CDC Warns of Drug-Resistant Bacteria
Hospitals need to be on the lookout for a nearly untreatable, deadly bacteria, according to a report from the Centers for Disease Control and Prevention (CDC). Though spreading slowly in the U.S., the bacteria, Carbapenem-resistant Enterobacteriaceae (CRE), is lethal in about 40% of cases.
CDC issued a health advisory over its Health Alert Network after new data published in Morbidity and Mortality Weekly Report showed a fourfold increase in the number of drug-resistant Enterobacteriaceae over the past decade (2013;62:165–70). One type of CRE, a resistant form of Klebsiella pneumoniae, has shown a sevenfold increase in the last decade. During the first half of 2012, almost 200 hospitals and long-term acute care facilities treated at least one patient infected with CRE, CDC researchers found.

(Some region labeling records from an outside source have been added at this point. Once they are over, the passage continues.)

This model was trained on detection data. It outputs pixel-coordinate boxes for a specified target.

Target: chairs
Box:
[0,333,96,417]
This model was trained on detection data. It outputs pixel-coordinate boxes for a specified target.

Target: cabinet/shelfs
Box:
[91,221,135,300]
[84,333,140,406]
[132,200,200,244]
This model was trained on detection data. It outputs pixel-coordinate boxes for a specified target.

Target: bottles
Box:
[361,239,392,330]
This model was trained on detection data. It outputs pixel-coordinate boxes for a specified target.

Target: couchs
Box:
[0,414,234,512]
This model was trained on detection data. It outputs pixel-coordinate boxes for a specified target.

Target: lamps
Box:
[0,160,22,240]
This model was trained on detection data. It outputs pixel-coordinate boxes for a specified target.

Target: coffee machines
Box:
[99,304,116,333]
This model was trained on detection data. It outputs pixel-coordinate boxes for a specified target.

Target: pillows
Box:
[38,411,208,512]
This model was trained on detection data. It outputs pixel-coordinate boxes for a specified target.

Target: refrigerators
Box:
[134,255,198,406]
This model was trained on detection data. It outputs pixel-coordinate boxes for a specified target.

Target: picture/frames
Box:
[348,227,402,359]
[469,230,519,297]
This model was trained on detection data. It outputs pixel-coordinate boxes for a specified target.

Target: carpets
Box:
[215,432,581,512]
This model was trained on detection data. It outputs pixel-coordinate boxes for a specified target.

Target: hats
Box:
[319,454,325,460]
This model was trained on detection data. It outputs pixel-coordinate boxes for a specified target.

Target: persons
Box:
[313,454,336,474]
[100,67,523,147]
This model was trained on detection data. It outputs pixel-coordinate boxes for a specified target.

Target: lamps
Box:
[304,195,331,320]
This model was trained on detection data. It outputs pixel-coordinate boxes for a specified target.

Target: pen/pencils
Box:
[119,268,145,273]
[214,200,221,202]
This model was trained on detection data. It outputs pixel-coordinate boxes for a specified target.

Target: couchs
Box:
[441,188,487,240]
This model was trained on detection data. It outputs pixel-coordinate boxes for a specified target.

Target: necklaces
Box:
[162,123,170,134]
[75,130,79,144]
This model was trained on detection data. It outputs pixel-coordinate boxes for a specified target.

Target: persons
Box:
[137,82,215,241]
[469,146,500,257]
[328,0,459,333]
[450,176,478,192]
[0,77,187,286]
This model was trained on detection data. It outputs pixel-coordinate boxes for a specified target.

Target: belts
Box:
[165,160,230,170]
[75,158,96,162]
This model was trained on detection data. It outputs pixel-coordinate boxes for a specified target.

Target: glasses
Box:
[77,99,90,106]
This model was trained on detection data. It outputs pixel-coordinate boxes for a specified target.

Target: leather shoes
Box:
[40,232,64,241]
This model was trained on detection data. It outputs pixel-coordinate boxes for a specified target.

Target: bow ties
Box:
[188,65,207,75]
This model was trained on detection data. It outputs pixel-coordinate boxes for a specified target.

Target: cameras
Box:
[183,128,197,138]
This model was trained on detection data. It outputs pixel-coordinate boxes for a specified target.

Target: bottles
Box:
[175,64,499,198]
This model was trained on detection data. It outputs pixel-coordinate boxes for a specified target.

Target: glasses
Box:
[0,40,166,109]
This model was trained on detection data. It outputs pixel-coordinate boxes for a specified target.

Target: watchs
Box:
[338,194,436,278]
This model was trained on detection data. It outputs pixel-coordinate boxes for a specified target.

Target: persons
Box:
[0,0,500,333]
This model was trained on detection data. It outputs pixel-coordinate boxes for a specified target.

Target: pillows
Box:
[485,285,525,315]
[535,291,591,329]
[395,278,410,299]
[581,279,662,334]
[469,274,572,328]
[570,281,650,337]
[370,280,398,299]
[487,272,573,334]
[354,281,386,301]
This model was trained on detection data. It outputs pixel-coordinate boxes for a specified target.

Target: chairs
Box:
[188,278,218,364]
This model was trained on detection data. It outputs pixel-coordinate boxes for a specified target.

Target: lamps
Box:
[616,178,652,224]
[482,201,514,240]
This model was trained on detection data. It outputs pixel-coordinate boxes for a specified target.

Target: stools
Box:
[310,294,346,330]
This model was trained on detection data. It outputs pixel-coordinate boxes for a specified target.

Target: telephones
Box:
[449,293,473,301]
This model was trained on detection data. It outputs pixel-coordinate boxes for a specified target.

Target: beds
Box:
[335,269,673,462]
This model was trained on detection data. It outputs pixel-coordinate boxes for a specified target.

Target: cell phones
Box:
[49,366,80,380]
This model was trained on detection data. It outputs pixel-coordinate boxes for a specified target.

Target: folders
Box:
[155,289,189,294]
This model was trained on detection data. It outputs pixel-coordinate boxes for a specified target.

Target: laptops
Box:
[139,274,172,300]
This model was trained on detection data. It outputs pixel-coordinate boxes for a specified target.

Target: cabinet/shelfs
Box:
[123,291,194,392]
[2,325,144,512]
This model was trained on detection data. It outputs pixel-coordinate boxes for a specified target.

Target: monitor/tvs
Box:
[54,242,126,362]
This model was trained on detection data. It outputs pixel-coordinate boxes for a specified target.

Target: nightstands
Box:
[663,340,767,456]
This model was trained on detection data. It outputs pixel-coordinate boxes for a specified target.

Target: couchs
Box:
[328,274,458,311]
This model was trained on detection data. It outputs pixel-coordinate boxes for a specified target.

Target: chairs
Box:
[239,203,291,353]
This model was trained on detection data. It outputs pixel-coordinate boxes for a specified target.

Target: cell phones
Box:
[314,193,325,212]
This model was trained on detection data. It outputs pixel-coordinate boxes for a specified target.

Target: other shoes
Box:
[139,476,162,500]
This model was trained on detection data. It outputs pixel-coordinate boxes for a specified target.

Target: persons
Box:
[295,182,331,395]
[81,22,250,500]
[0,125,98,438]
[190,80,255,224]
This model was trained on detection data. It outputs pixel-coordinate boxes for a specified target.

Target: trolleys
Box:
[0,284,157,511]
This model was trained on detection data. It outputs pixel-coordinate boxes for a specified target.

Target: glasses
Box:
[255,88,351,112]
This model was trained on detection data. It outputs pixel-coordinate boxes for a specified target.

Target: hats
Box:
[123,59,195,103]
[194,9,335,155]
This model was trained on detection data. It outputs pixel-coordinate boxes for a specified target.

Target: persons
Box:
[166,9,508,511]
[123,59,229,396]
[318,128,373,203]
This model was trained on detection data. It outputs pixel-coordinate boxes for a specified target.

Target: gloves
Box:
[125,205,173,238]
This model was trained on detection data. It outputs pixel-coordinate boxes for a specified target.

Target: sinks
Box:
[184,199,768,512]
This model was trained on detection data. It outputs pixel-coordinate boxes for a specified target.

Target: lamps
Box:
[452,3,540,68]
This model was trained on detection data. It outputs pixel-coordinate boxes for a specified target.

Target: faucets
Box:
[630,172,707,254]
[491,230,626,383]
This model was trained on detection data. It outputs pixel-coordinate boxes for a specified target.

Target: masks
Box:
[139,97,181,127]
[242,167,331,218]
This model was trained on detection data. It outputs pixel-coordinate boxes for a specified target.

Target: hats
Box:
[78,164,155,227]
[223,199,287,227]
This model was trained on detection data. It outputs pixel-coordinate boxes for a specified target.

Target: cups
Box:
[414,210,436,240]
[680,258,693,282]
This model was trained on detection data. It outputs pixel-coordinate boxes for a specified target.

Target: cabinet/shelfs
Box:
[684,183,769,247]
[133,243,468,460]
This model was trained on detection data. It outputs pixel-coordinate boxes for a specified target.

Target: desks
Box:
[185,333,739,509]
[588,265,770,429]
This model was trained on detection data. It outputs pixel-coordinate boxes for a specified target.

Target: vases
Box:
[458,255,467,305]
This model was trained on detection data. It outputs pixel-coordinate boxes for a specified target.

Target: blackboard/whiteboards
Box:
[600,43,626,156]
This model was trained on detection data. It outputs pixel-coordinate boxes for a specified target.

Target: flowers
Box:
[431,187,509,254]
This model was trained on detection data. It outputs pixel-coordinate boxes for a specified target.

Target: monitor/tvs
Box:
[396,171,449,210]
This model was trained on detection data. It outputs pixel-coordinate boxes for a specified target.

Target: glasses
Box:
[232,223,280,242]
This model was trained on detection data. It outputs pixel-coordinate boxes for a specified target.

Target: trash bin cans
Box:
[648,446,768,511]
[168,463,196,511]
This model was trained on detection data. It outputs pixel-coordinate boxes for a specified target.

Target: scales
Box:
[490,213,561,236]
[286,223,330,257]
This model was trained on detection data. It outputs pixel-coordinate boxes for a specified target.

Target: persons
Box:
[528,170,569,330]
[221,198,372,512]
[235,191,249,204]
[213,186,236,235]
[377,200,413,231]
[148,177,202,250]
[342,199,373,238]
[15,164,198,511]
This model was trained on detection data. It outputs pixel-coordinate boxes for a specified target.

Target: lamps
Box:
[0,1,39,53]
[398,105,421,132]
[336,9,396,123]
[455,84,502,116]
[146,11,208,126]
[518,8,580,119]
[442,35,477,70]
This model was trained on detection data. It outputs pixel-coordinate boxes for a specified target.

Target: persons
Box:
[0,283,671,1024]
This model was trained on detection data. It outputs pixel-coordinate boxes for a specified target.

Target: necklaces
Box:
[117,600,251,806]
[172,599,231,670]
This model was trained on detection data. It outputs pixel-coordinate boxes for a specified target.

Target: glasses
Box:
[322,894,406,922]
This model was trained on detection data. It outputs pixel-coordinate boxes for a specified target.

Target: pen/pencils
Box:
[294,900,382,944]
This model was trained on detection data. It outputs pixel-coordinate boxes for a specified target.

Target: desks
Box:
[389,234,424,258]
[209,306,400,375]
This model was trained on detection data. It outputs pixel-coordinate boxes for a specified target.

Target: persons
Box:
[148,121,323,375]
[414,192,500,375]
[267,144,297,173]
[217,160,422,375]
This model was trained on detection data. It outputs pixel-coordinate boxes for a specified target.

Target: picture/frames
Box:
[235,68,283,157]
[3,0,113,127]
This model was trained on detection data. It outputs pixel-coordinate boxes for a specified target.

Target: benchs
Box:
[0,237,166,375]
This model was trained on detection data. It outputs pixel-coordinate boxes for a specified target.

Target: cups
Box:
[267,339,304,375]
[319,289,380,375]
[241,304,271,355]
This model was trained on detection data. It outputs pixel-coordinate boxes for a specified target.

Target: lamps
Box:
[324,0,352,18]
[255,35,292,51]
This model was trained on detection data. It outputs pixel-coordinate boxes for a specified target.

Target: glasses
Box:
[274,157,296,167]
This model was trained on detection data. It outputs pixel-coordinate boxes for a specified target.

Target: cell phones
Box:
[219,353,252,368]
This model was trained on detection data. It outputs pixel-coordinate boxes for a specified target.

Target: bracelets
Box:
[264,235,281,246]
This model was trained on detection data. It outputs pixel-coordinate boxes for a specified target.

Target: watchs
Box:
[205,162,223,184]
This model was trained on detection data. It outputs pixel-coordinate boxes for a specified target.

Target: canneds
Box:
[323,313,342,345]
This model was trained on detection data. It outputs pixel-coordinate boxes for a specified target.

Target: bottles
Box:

While CDC found that the bacteria have now spread throughout the U.S., in most areas they remain relatively uncommon. Currently, almost all CRE infections occur in people receiving significant medical care in hospitals, long-term acute care facilities, or nursing homes. The northeastern states report the most cases of CRE.
However, CRE could spread into the community among otherwise healthy people, according to CDC. In addition to spreading among patients, CRE bacteria can transfer their resistance to other bacteria within their family. This type of spread can create additional life-threatening infections for patients in hospitals and potentially for otherwise healthy people. Enterobacteriaceae are already a common cause of community infections.
To prevent the spread of CRE before the bacteria gain a foothold in more hospitals or the community, CDC urged active case detection and contact precautions for colonized or infected patients, appropriate antibiotic use in all settings, and communication about infections when patients transfer.
CDC created a CRE toolkit in 2012 with specific advice on laboratory screening and other infection control mechanisms which is available online.